A essa altura, Fernanda, que havia sido aceita na universidade francesa, tentava de todas as maneiras possíveis ajudar a amiga. Em vão. O destino de Yngrid não estava nas mãos de ninguém, e já estava mais que sacramentado: ela se encontraria com a mãe em breve. Fernanda, porém, não tinha como saber disso, e escreveu para a amiga uma espécie de carta: rápida, curta, direta, que dizia o seguinte:

“Quando tudo parecer ruim, lembre-se de que as coisas poderiam estar piores, e aceite as coisas como estão. Não desafie Deus, nem o Destino. Você ainda pode viver muito, e vai viver muito, eu sei que vai. Aqui, ou na França, estarei sempre torcendo por você, para que você supere todas essas dificuldades. Mesmo que hoje você não esteja tão feliz, lembre-se do quanto você já foi feliz, e imagine o quanto será, se não desistir de tudo agora. É só isso que eu te peço: não desista de você. Tenha força pra viver, tenha força pra lutar por você. A sua vida é o bem mais precioso e exclusivo que você tem. Não a entregue de bandeja pra uma doença que só quer acabar com ela. Um abraço, Fernanda”


O que aconteceu foi que Yngrid nem chegou a dançar nem a ler as palavras da amiga. Quando o pai foi entregar para a filha, deparou-se com a inevitável fatalidade. Yngrid havia morrido. Morreu por causa de alguma espécie de sopro no coração. O desespero, o remorso e a culpa tomaram conta do médico. Sua dor era, agora mais do que nunca, arrebatadora. Era tão grande que não cabia dentro dele mesmo. Olhou para o papel e, num gesto impensado, amassou a carta. Sentiu-se bem fazendo aquilo, assim como sentiu-se bem quando se jogou no chão e chorou copiosamente. Ele tinha que pensar no enterro, em tirar a filha dali, mas não conseguia. Ele não se sentia capaz de se mover, se sentia paralisado, amassado como a folha de papel. Não demorou muito a pensar em terminar com tudo da maneira mais fácil: cortaria os pulsos, se envenenaria ou qualquer outra coisa assim. Na verdade, o que ele queria era punir-se, de maneira bem dolorosa. Quem sabe assim ele não teria o castigo que merecia, por não saber diagnosticar esposa e filha? Por deixar que as duas morressem...

De repente, quis abrir a carta. Num pensamento um tanto insano, imaginou que era aquele pedaço de papel, e resolveu abrir a carta, como se, lendo o que estava escrito no papel, pudesse ler dentro de si mesmo.
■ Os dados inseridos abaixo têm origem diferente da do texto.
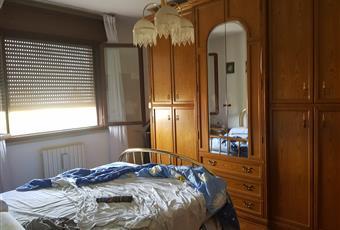 Camera matrimoniale luminosa con finestre molto grandi che si affacciano al lato nord Emilia-Romagna RE Reggio nell'Emilia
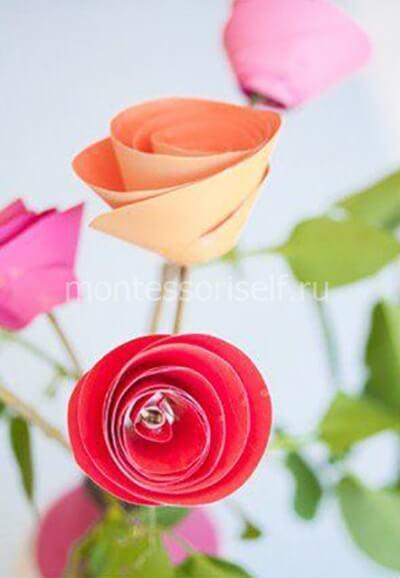 Закрепляем розу на палочке и украшаем зелеными листами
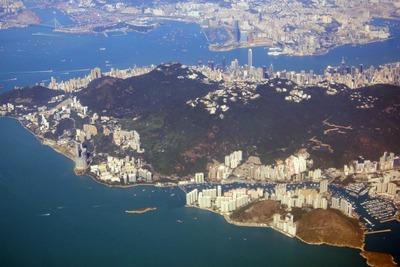 香港の超高層マンション群の空撮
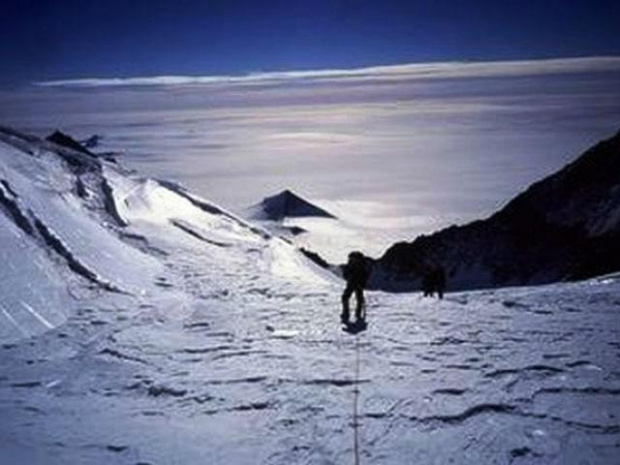Jedna z domniemanych piramid na Antarktydzie. (fot. Internet)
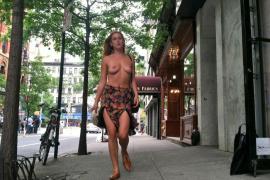 La hija de Bruce Willis protesta en topless contra Instagram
Leu inúmeras vezes o pequeno parágrafo de Fernanda, até criar coragem de se levantar, retirar a filha dali e decidir que viveria não apenas por sua esposa e por Yngrid, como também por Fernanda e, principalmente, para contrariar um pouco a doença maldita que devastou os corações das duas pessoas que ele mais amava.

Fernanda, assim que soube, foi ao velório. Mas não se demorou ali, era triste demais. Injusto demais. Deu um abraço no médico, que a agradeceu pelas palavras de apoio que seriam para a filha, mas acabaram ajudando a ele. Desejou a ela uma boa vida no exterior, e que ela jamais esquecesse de Yngrid. Fernanda garantiu as duas coisas e pediu apenas uma: que ele fosse feliz sem culpa. “O Senhor não é culpado. Não havia nada que alguém pudesse fazer. Pensemos em Yngrid como um anjo. E alegremo-nos por este anjo pousar em nossas vidas.”